Ein weiterer wichtiger Aspekt in der OT sind Safety-Anforderungen. Menschen und Umwelt müssen vor Gefahren geschützt werden, die vom Anlagenbetrieb ausgehen können. Werden Prozesse gestört, ist die Betriebssicherheit nicht mehr gewährleistet.
Damit die Auswirkungen eines potenziellen Vorfalls kontrollierbar bleiben, müssen Unternehmen präventiv entsprechende Vorkehrungen treffen. Wenn es dabei um die OT geht, ist meistens noch Einiges aufzuholen.
Anforderungen in der Lebensmittelindustrie
Wenn Anlagen in Unternehmen der Lebensmittelindustrie ausfallen, ist ihre Wiederinbetriebnahme mit enormen Aufwänden verbunden.
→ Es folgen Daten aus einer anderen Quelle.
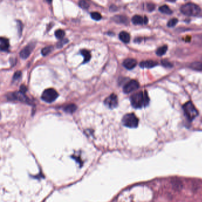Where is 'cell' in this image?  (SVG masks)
I'll list each match as a JSON object with an SVG mask.
<instances>
[{
  "label": "cell",
  "instance_id": "obj_7",
  "mask_svg": "<svg viewBox=\"0 0 202 202\" xmlns=\"http://www.w3.org/2000/svg\"><path fill=\"white\" fill-rule=\"evenodd\" d=\"M7 97L8 100L10 101H15V100H18V101H27V99L24 95V93L21 92H14V93H10L7 96Z\"/></svg>",
  "mask_w": 202,
  "mask_h": 202
},
{
  "label": "cell",
  "instance_id": "obj_22",
  "mask_svg": "<svg viewBox=\"0 0 202 202\" xmlns=\"http://www.w3.org/2000/svg\"><path fill=\"white\" fill-rule=\"evenodd\" d=\"M91 17L93 19L95 20H101V14L98 13V12H93L91 13Z\"/></svg>",
  "mask_w": 202,
  "mask_h": 202
},
{
  "label": "cell",
  "instance_id": "obj_18",
  "mask_svg": "<svg viewBox=\"0 0 202 202\" xmlns=\"http://www.w3.org/2000/svg\"><path fill=\"white\" fill-rule=\"evenodd\" d=\"M159 10L164 14H171L173 13L172 10L169 7H168L167 5H164L161 6L159 8Z\"/></svg>",
  "mask_w": 202,
  "mask_h": 202
},
{
  "label": "cell",
  "instance_id": "obj_10",
  "mask_svg": "<svg viewBox=\"0 0 202 202\" xmlns=\"http://www.w3.org/2000/svg\"><path fill=\"white\" fill-rule=\"evenodd\" d=\"M132 21L134 24H146L148 22V19L147 17H142L139 15H134L132 18Z\"/></svg>",
  "mask_w": 202,
  "mask_h": 202
},
{
  "label": "cell",
  "instance_id": "obj_2",
  "mask_svg": "<svg viewBox=\"0 0 202 202\" xmlns=\"http://www.w3.org/2000/svg\"><path fill=\"white\" fill-rule=\"evenodd\" d=\"M180 10L183 14L188 16H196L201 11V9L199 6L192 2H189L183 5Z\"/></svg>",
  "mask_w": 202,
  "mask_h": 202
},
{
  "label": "cell",
  "instance_id": "obj_11",
  "mask_svg": "<svg viewBox=\"0 0 202 202\" xmlns=\"http://www.w3.org/2000/svg\"><path fill=\"white\" fill-rule=\"evenodd\" d=\"M136 64L137 61L132 58L126 59L123 62V65L124 66V67L129 70L134 68L136 66Z\"/></svg>",
  "mask_w": 202,
  "mask_h": 202
},
{
  "label": "cell",
  "instance_id": "obj_6",
  "mask_svg": "<svg viewBox=\"0 0 202 202\" xmlns=\"http://www.w3.org/2000/svg\"><path fill=\"white\" fill-rule=\"evenodd\" d=\"M139 87V83L137 81L133 80L129 81L123 87V91L125 93L128 94L138 90Z\"/></svg>",
  "mask_w": 202,
  "mask_h": 202
},
{
  "label": "cell",
  "instance_id": "obj_9",
  "mask_svg": "<svg viewBox=\"0 0 202 202\" xmlns=\"http://www.w3.org/2000/svg\"><path fill=\"white\" fill-rule=\"evenodd\" d=\"M35 46V42H31L29 43L27 46H26L20 53V56L22 59H26L31 54L32 52L34 49Z\"/></svg>",
  "mask_w": 202,
  "mask_h": 202
},
{
  "label": "cell",
  "instance_id": "obj_3",
  "mask_svg": "<svg viewBox=\"0 0 202 202\" xmlns=\"http://www.w3.org/2000/svg\"><path fill=\"white\" fill-rule=\"evenodd\" d=\"M183 108L185 115L190 121H192L198 116L199 112L195 107L193 102L191 101H188L185 104H184Z\"/></svg>",
  "mask_w": 202,
  "mask_h": 202
},
{
  "label": "cell",
  "instance_id": "obj_4",
  "mask_svg": "<svg viewBox=\"0 0 202 202\" xmlns=\"http://www.w3.org/2000/svg\"><path fill=\"white\" fill-rule=\"evenodd\" d=\"M123 125L129 128H136L138 126L139 120L133 113L125 114L122 119Z\"/></svg>",
  "mask_w": 202,
  "mask_h": 202
},
{
  "label": "cell",
  "instance_id": "obj_30",
  "mask_svg": "<svg viewBox=\"0 0 202 202\" xmlns=\"http://www.w3.org/2000/svg\"><path fill=\"white\" fill-rule=\"evenodd\" d=\"M155 4H152V3H148V5H147V9L150 11H153L155 9Z\"/></svg>",
  "mask_w": 202,
  "mask_h": 202
},
{
  "label": "cell",
  "instance_id": "obj_31",
  "mask_svg": "<svg viewBox=\"0 0 202 202\" xmlns=\"http://www.w3.org/2000/svg\"><path fill=\"white\" fill-rule=\"evenodd\" d=\"M68 42V39H62V41H61L60 42H59L58 43V47L59 48H60L63 46V45L65 44L66 42Z\"/></svg>",
  "mask_w": 202,
  "mask_h": 202
},
{
  "label": "cell",
  "instance_id": "obj_19",
  "mask_svg": "<svg viewBox=\"0 0 202 202\" xmlns=\"http://www.w3.org/2000/svg\"><path fill=\"white\" fill-rule=\"evenodd\" d=\"M167 49H168V46L167 45H164L157 49V50L156 51V54L158 56H161L164 55V54H165L166 52L167 51Z\"/></svg>",
  "mask_w": 202,
  "mask_h": 202
},
{
  "label": "cell",
  "instance_id": "obj_20",
  "mask_svg": "<svg viewBox=\"0 0 202 202\" xmlns=\"http://www.w3.org/2000/svg\"><path fill=\"white\" fill-rule=\"evenodd\" d=\"M190 67L192 68L193 69L202 71V62H193L190 64Z\"/></svg>",
  "mask_w": 202,
  "mask_h": 202
},
{
  "label": "cell",
  "instance_id": "obj_21",
  "mask_svg": "<svg viewBox=\"0 0 202 202\" xmlns=\"http://www.w3.org/2000/svg\"><path fill=\"white\" fill-rule=\"evenodd\" d=\"M65 35V32L62 30V29H58L56 31H55V36L56 38L59 39H63V38H64Z\"/></svg>",
  "mask_w": 202,
  "mask_h": 202
},
{
  "label": "cell",
  "instance_id": "obj_25",
  "mask_svg": "<svg viewBox=\"0 0 202 202\" xmlns=\"http://www.w3.org/2000/svg\"><path fill=\"white\" fill-rule=\"evenodd\" d=\"M178 22V19L176 18H171L167 23V26L169 27H173L174 26H175L176 25V24Z\"/></svg>",
  "mask_w": 202,
  "mask_h": 202
},
{
  "label": "cell",
  "instance_id": "obj_5",
  "mask_svg": "<svg viewBox=\"0 0 202 202\" xmlns=\"http://www.w3.org/2000/svg\"><path fill=\"white\" fill-rule=\"evenodd\" d=\"M58 97V93L53 88L45 90L42 95V99L46 102H52L55 101Z\"/></svg>",
  "mask_w": 202,
  "mask_h": 202
},
{
  "label": "cell",
  "instance_id": "obj_12",
  "mask_svg": "<svg viewBox=\"0 0 202 202\" xmlns=\"http://www.w3.org/2000/svg\"><path fill=\"white\" fill-rule=\"evenodd\" d=\"M158 65V63L153 60H145L142 61L140 63V66L142 68H151Z\"/></svg>",
  "mask_w": 202,
  "mask_h": 202
},
{
  "label": "cell",
  "instance_id": "obj_29",
  "mask_svg": "<svg viewBox=\"0 0 202 202\" xmlns=\"http://www.w3.org/2000/svg\"><path fill=\"white\" fill-rule=\"evenodd\" d=\"M22 27H23V24L20 21H17V28H18V33L21 34V31H22Z\"/></svg>",
  "mask_w": 202,
  "mask_h": 202
},
{
  "label": "cell",
  "instance_id": "obj_24",
  "mask_svg": "<svg viewBox=\"0 0 202 202\" xmlns=\"http://www.w3.org/2000/svg\"><path fill=\"white\" fill-rule=\"evenodd\" d=\"M173 187L174 189H175L177 190H180L182 188V184L181 181H179L178 180H176L173 182Z\"/></svg>",
  "mask_w": 202,
  "mask_h": 202
},
{
  "label": "cell",
  "instance_id": "obj_17",
  "mask_svg": "<svg viewBox=\"0 0 202 202\" xmlns=\"http://www.w3.org/2000/svg\"><path fill=\"white\" fill-rule=\"evenodd\" d=\"M81 53L82 54V55L84 56V58L83 63H87L90 60L91 54L89 51L86 49H83L81 51Z\"/></svg>",
  "mask_w": 202,
  "mask_h": 202
},
{
  "label": "cell",
  "instance_id": "obj_14",
  "mask_svg": "<svg viewBox=\"0 0 202 202\" xmlns=\"http://www.w3.org/2000/svg\"><path fill=\"white\" fill-rule=\"evenodd\" d=\"M10 44L8 40L4 38H1L0 39V48L2 51H6L8 49Z\"/></svg>",
  "mask_w": 202,
  "mask_h": 202
},
{
  "label": "cell",
  "instance_id": "obj_13",
  "mask_svg": "<svg viewBox=\"0 0 202 202\" xmlns=\"http://www.w3.org/2000/svg\"><path fill=\"white\" fill-rule=\"evenodd\" d=\"M119 39L123 43H128L130 42V36L129 33H128L127 32L122 31L119 33Z\"/></svg>",
  "mask_w": 202,
  "mask_h": 202
},
{
  "label": "cell",
  "instance_id": "obj_23",
  "mask_svg": "<svg viewBox=\"0 0 202 202\" xmlns=\"http://www.w3.org/2000/svg\"><path fill=\"white\" fill-rule=\"evenodd\" d=\"M52 50H53V46H46V47L44 48L43 49H42V54L43 56H46L48 54H49Z\"/></svg>",
  "mask_w": 202,
  "mask_h": 202
},
{
  "label": "cell",
  "instance_id": "obj_32",
  "mask_svg": "<svg viewBox=\"0 0 202 202\" xmlns=\"http://www.w3.org/2000/svg\"><path fill=\"white\" fill-rule=\"evenodd\" d=\"M27 87H26L25 86L21 85V86H20V92H21V93H23L24 94V93L27 91Z\"/></svg>",
  "mask_w": 202,
  "mask_h": 202
},
{
  "label": "cell",
  "instance_id": "obj_28",
  "mask_svg": "<svg viewBox=\"0 0 202 202\" xmlns=\"http://www.w3.org/2000/svg\"><path fill=\"white\" fill-rule=\"evenodd\" d=\"M21 76V71H17L15 72V74H14L13 75V81H16L17 80H18Z\"/></svg>",
  "mask_w": 202,
  "mask_h": 202
},
{
  "label": "cell",
  "instance_id": "obj_16",
  "mask_svg": "<svg viewBox=\"0 0 202 202\" xmlns=\"http://www.w3.org/2000/svg\"><path fill=\"white\" fill-rule=\"evenodd\" d=\"M113 20L118 23H123V24H128V18L123 15H117L115 16L113 18Z\"/></svg>",
  "mask_w": 202,
  "mask_h": 202
},
{
  "label": "cell",
  "instance_id": "obj_26",
  "mask_svg": "<svg viewBox=\"0 0 202 202\" xmlns=\"http://www.w3.org/2000/svg\"><path fill=\"white\" fill-rule=\"evenodd\" d=\"M79 5L82 8L84 9H87L89 7V4L85 1H81L79 2Z\"/></svg>",
  "mask_w": 202,
  "mask_h": 202
},
{
  "label": "cell",
  "instance_id": "obj_27",
  "mask_svg": "<svg viewBox=\"0 0 202 202\" xmlns=\"http://www.w3.org/2000/svg\"><path fill=\"white\" fill-rule=\"evenodd\" d=\"M161 63L165 67H167V68H171V67H173L172 63H171L169 61H168L167 60H165V59L161 60Z\"/></svg>",
  "mask_w": 202,
  "mask_h": 202
},
{
  "label": "cell",
  "instance_id": "obj_1",
  "mask_svg": "<svg viewBox=\"0 0 202 202\" xmlns=\"http://www.w3.org/2000/svg\"><path fill=\"white\" fill-rule=\"evenodd\" d=\"M132 105L135 108H141L147 107L150 102V98L147 91H139L133 94L130 97Z\"/></svg>",
  "mask_w": 202,
  "mask_h": 202
},
{
  "label": "cell",
  "instance_id": "obj_15",
  "mask_svg": "<svg viewBox=\"0 0 202 202\" xmlns=\"http://www.w3.org/2000/svg\"><path fill=\"white\" fill-rule=\"evenodd\" d=\"M77 108V107L75 104H69L68 105H65L63 110H64L65 112L68 113H73L74 111H76Z\"/></svg>",
  "mask_w": 202,
  "mask_h": 202
},
{
  "label": "cell",
  "instance_id": "obj_8",
  "mask_svg": "<svg viewBox=\"0 0 202 202\" xmlns=\"http://www.w3.org/2000/svg\"><path fill=\"white\" fill-rule=\"evenodd\" d=\"M104 104L107 107L111 109L116 107L118 105V99L117 96L114 94H111L105 99Z\"/></svg>",
  "mask_w": 202,
  "mask_h": 202
}]
</instances>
Für sensible verderbliche Rohstoffe und Erzeugnisse gelten strenge Hygiene- und Qualitätsstandards. Die Lebensmittelsicherheit hat höchste Priorität und ist gesetzlich geregelt. Wird beispielsweise die Kühlkette im Produktionsprozess unterbrochen, wird eine kostenintensive Entsorgung notwendig und die Anlagen müssen gereinigt werden.
Der Anlagenverfügbarkeit kommt ein sehr hoher Stellenwert zu. Im Notfall ist es wichtig, handlungsfähig zu bleiben und schnell angemessen zu reagieren.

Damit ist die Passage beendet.